:: Texte proposé ::
Association  BPSGM          Les Basses Pyrénées dans la seconde guerre mondiale         64000 Pau

LAULHE Benoit. Résistances: LIBERATION ET RECONSTRUCTION. 69: LE COMITÉ DÉPARTEMENTAL DE LIBÉRATION DES BASSES-PYRÉNÉES. GENÈSE ET CLANDESTINITÉ

LE COMITÉ DÉPARTEMENTAL DE LIBÉRATION (C.D.L.) DES BASSES-PYRÉNÉES. GENÈSE ET CLANDESTINITÉ.

Benoit LAULHE – La Résistance dans les Basses-Pyrénées – Master U.P.P.A. – 2001 –

Fiche n°69.

 

 

 

 

LE COMITÉ DÉPARTEMENTAL DE LIBÉRATION (C.D.L.) DES BASSES-PYRÉNÉES. GENÈSE ET CLANDESTINITÉ.

           Si pour beaucoup de personnes, l’histoire du C.D.L. commence à la Libération avec son entrée en action publique, la véritable origine de ce comité remonte à l’occupation et aux années noires de la clandestinité. Enfant du Conseil National de la Résistance, cette institution est, dès sa création en 1943, présentée comme le futur cadre, à l’échelle des départements, de la reconstruction du territoire.

           Pourtant, malgré l’importance des moyens mis en place et la bonne organisation de cette structure dans les Basses-Pyrénées, la phase de construction et d’affirmation connaît de nombreux problèmes, notamment à cause de tensions internes et de choix contestables.

           Ainsi, organe clé de la Libération, le C.D.L. clandestin se présente lors de cette période cruciale, comme une institution à la fois puissante et centrale, mais aussi fragile et contestée.

:: Données fournies ::
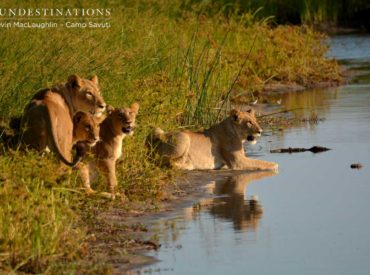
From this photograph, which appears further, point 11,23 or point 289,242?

:: Série d'exercices ::
a - Citez le texte sur le C.D.L. de « Si pour beaucoup » à « reconstruction du territoire. ».
b - Relevez les adjectifs qui qualifient le C.D.L. clandestin dans la dernière phrase du texte sur le C.D.L.
On peut se passer entièrement de la liste fournie.

:: Corrigés ::
a -
Si pour beaucoup de personnes, l’histoire du C.D.L. commence à la Libération avec son entrée en action publique, la véritable origine de ce comité remonte à l’occupation et aux années noires de la clandestinité. Enfant du Conseil National de la Résistance, cette institution est, dès sa création en 1943, présentée comme le futur cadre, à l’échelle des départements, de la reconstruction du territoire.

b - puissante, centrale, fragile, contestée